Benkirane prépare-t-il (déjà) son grand retour?
« La différence entre El Othmani et moi, c’est que lui travaille en silence tandis que je crie ». Bien sûr, c’est l’inénarrable Abdelilah Benkirane qui s’est exprimé ainsi en comparant sa façon de conduire les affaires, en tant que chef de gouvernement et secrétaire général du PJD, avec la méthode de son successeur.
A propos de Saâeddine El Othmani, l’hebdomadaire Al Ousboue Assahafi rappelle que certains médias ont qualifié de « morose » l’ambiance dans laquelle l’actuel chef de gouvernement a célébré le premier anniversaire de son investiture. Cela, malgré les efforts d’El Othmani de cautionner les slogans contre le « fassad » et de réitérer son loyalisme au gouvernement dirigé par le Parti de la Justice et du Développement. Professions de foi partagées par son prédécesseur, d’où la phrase de Benkirane sur l’art et la manière de chacun des deux « frères » dans la direction des affaires. Pourtant, lors d’une récente réunion de la Jeunesse du parti de la Lampe, à Tanger, l’on a remarqué qu’El Othmani a exprimé une certaine amertume vis-à-vis de Benkirane qui lui rend de moins en moins visite.

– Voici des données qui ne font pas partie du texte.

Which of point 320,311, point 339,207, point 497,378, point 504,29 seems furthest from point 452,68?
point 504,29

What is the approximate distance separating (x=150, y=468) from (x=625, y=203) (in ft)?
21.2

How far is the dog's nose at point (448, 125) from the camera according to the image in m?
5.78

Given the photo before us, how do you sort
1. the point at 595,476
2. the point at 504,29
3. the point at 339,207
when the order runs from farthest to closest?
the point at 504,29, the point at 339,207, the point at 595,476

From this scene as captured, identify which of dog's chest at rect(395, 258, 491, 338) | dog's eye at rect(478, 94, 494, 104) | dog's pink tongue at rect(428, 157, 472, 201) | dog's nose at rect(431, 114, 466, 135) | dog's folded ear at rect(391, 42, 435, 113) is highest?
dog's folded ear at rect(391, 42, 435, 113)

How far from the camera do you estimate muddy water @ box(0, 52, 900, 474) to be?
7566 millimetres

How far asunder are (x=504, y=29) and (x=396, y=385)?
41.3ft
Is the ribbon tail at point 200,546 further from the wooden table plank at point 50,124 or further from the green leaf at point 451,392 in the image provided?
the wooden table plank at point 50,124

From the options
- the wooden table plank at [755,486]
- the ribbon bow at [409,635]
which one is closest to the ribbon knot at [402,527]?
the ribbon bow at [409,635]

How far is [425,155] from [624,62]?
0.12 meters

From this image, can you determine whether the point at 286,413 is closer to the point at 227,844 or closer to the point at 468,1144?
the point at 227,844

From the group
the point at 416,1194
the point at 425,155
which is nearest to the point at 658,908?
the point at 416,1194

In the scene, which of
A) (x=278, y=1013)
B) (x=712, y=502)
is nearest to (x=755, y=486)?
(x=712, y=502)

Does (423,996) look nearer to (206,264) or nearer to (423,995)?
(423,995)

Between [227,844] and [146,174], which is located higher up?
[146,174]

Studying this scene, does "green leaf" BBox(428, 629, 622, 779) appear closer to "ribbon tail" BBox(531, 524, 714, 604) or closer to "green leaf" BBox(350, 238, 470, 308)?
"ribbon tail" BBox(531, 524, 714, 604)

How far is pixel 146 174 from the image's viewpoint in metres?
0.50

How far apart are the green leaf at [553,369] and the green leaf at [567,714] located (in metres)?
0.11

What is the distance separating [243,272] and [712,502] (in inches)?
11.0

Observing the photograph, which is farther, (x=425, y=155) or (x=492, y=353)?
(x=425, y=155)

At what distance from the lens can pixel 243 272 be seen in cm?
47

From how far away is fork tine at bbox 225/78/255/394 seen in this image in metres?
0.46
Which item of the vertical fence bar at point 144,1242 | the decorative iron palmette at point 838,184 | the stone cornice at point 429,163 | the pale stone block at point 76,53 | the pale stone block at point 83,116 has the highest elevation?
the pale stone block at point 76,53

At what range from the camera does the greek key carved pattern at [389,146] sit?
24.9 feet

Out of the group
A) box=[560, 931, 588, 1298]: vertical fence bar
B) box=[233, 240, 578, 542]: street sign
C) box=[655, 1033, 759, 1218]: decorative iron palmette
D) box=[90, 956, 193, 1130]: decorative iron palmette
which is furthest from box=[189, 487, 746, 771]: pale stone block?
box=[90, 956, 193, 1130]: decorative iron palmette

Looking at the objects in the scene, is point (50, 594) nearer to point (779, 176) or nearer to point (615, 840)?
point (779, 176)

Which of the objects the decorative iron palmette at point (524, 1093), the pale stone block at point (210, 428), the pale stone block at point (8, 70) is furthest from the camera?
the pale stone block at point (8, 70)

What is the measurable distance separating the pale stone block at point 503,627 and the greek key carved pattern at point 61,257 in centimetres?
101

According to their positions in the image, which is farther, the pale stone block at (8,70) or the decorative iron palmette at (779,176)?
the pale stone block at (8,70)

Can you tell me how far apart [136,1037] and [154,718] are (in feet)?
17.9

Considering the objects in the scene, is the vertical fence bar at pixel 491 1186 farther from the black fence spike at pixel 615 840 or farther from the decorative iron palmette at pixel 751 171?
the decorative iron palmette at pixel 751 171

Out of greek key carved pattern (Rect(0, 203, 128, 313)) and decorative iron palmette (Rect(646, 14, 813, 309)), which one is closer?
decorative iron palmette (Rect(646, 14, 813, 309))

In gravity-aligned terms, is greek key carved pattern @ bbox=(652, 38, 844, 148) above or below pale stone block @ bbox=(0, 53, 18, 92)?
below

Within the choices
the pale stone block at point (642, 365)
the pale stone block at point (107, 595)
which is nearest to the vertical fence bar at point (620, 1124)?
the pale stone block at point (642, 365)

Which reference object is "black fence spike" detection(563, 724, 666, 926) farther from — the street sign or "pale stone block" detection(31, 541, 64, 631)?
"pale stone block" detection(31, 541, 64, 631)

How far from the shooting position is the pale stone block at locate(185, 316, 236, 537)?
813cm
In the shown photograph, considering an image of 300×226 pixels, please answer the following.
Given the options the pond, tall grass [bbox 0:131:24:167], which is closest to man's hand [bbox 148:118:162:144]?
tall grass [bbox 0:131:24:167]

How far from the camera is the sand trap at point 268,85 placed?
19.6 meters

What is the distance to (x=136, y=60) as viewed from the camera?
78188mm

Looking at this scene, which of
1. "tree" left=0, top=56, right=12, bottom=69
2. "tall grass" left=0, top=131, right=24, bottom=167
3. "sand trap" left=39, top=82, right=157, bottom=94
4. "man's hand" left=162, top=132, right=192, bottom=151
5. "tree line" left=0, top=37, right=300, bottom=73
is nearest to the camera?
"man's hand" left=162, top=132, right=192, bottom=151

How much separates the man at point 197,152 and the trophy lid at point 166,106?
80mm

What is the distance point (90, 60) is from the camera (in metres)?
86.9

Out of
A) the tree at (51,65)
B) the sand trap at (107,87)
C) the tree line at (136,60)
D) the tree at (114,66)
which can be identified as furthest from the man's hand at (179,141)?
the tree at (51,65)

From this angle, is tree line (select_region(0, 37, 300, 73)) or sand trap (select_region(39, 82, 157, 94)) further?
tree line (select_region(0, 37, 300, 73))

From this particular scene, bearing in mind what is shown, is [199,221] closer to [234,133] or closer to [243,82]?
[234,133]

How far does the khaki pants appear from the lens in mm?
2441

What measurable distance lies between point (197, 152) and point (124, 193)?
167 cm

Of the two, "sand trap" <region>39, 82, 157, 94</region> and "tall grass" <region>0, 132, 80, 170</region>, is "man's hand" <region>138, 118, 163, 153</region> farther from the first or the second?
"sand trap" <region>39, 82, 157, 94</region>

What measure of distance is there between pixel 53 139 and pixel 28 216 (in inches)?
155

Et pour faire face aux dangers extérieurs, n’est-il pas nécessaire de consolider d’abord le front intérieur? Et pour ce faire, ne doit-on pas changer son fusil d’épaule? Plus clairement, mettre (ou remettre?) l’homme qu’il faut à la place qu’il faut. Et si ce « right man in the right place » n’était autre que Benkirane. Celui-ci, qui ne cesse ces derniers temps de claironner que ses relations avec le roi sont au beau fixe, s’est longuement entretenu avec Abderrahmane EL Youssoufi, lors des obsèques de Feu Ahmed Iraq, ancien ministre ittihadi. L’entretien de l’ex-chef de gouvernement et de l’ancien Premier ministre du gouvernement d’alternance a porté sur différents sujets d’actualité, dont ce vide politique pointé du doigt. Et El Youssoufi aurait comparé cette situation à un bateau en train de couler et qu’il faut sauver du naufrage. « Ou préfères-tu sauter par dessus bord? Dans ce cas, c’est une autre histoire », aurait-il dit à Benkirane.
De là à penser que l’ex-chef de gouvernement pourrait le redevenir, il n’y a qu’un pas qu’Al Ousboue Assassahi donne l’impression d’avoir franchi, alors que l’âge d’El Youssoufi ne peut plus lui permettre d’être à la tête de l’Exécutif. Cette éventualité est corroborée par certains « rapports top secrets » sur les gouvernements Benkirane I et II dont le bilan est estimé beaucoup plus positif que celui du gouvernement El Othmani. De même que le limogeage de Benkirane est jugé prématuré et le PJD ne cesse depuis, dans les coulisses comme ouvertement, de louer l’action gouvernementale et partisane de son ex-secrétaire général.
Alors un gouvernement Benkirane III à l’horizon 2021? « Ne voyez pas en moi un islamiste mais un homme politique (…). Vous dites qu’Akhannouch remportera la majorité lors des prochaines élections et je vous demande qui est cette cartomancienne qui a prédit ce résultat », a confié Benkirane, dans ses dérives habituelles, à un interlocuteur à qui il a rapporté sa conversation avec El Youssoufi.
Et de conclure que ni son parti, ni lui ne sont contre la monarchie: « Avez-vous oublié la marche que nous avions organisée contre le mouvement du 20 février et qui avait rassemblé 100 000 personnes? », a-t-il demandé.